Петя смешался, вскочил со стула:
— Я вот так думаю, Сергей Петрович. К примеру, Эркин Валиев разрешает мне учиться ездить на своем мотороллере. Он мне уже доверяет ездить одному. Только, говорит, не угробься. Машина, говорит, черт с ней, починим, а сам не разбейся! Выходит, не верит еще пока, что умею ездить, да?.. А доверяет. Я сяду за руль, а он рядом бежит, пока не запыхается… Мы же этим «друзьям» оборудование доверим. Спать на соседних кроватях с нами будут, обедать в одной столовой. Это что — доверие?! А веры у меня лично им нет. Я, конечно, им ничего такого не скажу, Сергей Петрович! Вида даже не подам. А присматриваться обязан, верно ведь?
— Ну, положим. — Дорофеев вдумывался в слова паренька и был доволен, что они созвучны с его мыслями. — Ну-ну…
— Пусть не думают, будто великое одолжение нам делают! Что осчастливили нас своим приходом. Ни цветов, ни пирожных не будет! Пусть спасибо скажут. Ведь верно?!
— Ни цветов, ни пирожных… И спасибо они пока не скажут. Может, потом.

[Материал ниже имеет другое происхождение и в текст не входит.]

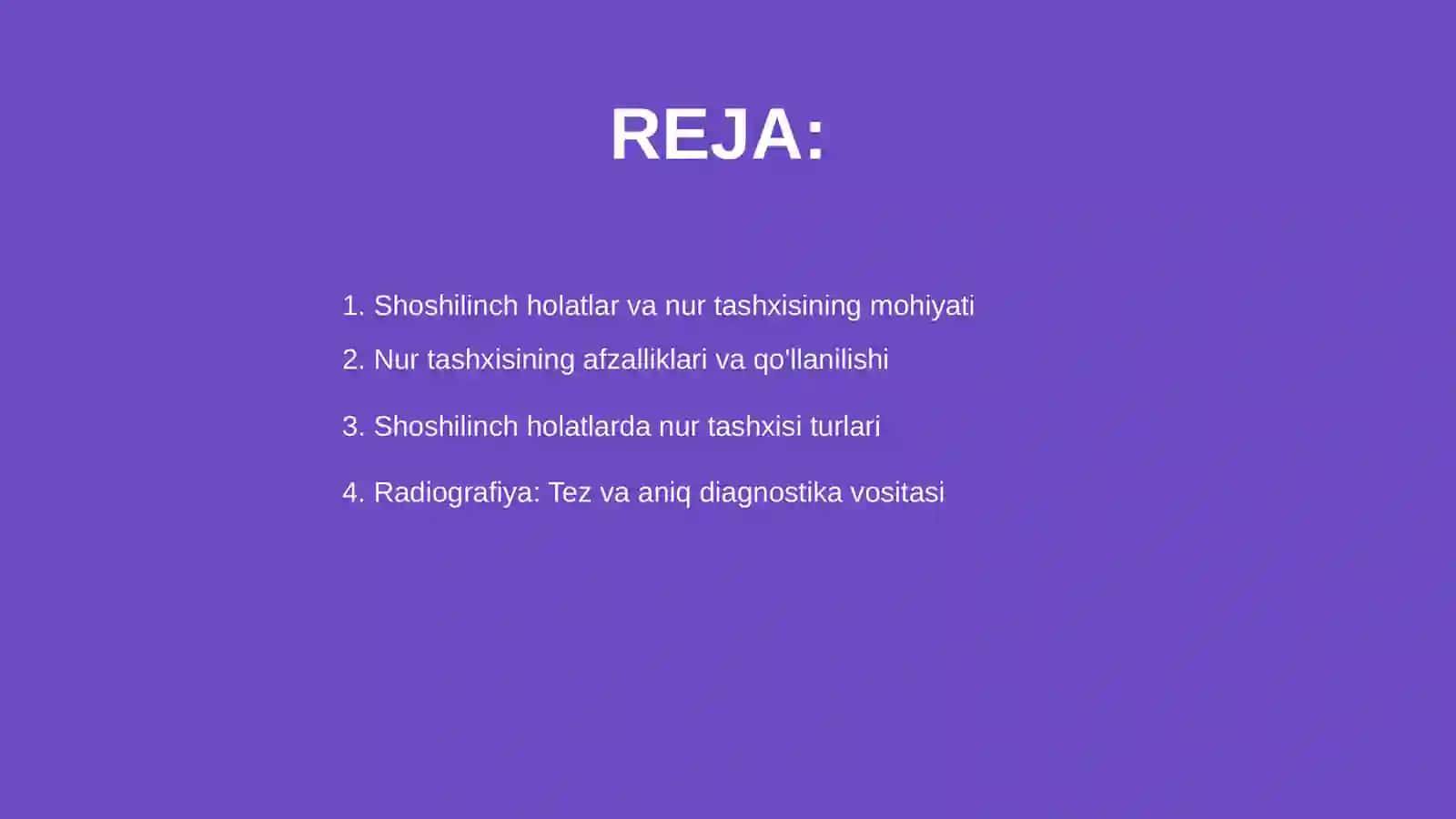 REJA:

1. Shoshilinch holatlar va nur tashxisining mohiyati
2. Nur tashxisining afzalliklari va qo'llanilishi
3. Shoshilinch holatlarda nur tashxisi turlari
4. Radiografiya: Tez va aniq diagnostika vositasi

— Еще, по-моему, чтобы не нянчиться с ними. Не детский сад. И не тюрьма у нас. Я бы их прямиком привел в красный уголок, ткнул носом в моральный наш кодекс и сказал: «Вот по этим законам живем мы. И вам по ним придется жить. А все остальное — не по правилам!»
— Не слишком ли круто? Так вот, сразу!
— И совсем, по-моему, не круто. Не в космос же их запускать собираемся без тренировки. Жить правильно, по-моему, не перегрузка, а нормальное состояние.
— Так ведь они не совсем нормальные в смысле понимания жизни, Петя, — заметил Дорофеев. Ему явно нравилось беседовать с этим прямолинейным пареньком. — Может, для них нормальная жизнь как раз перегрузка, а?
— Так что же получается, Сергей Петрович?! Выходит, вроде космонавтов они. Сначала на качелях их покатаем, чтобы голова не кружилась, потом в самолет, потом с парашютом, потом с катапультой, да? А я против! Я так считаю — вымазались в… — Петя, не докончив фразу, смешался. — Ну, одним словом, если человек долго в бане не был, то надо ему свою грязь сразу смывать, а не так, чтобы сегодня башку вымыть, завтра — шею, послезавтра — ноги. Сразу вымылся, сразу переоделся. Скажете, не верно? Делу их научить — это пожалуйста! На это время им нужно дать. С этим мы обязаны считаться. А от воровства отучаться постепенно нельзя.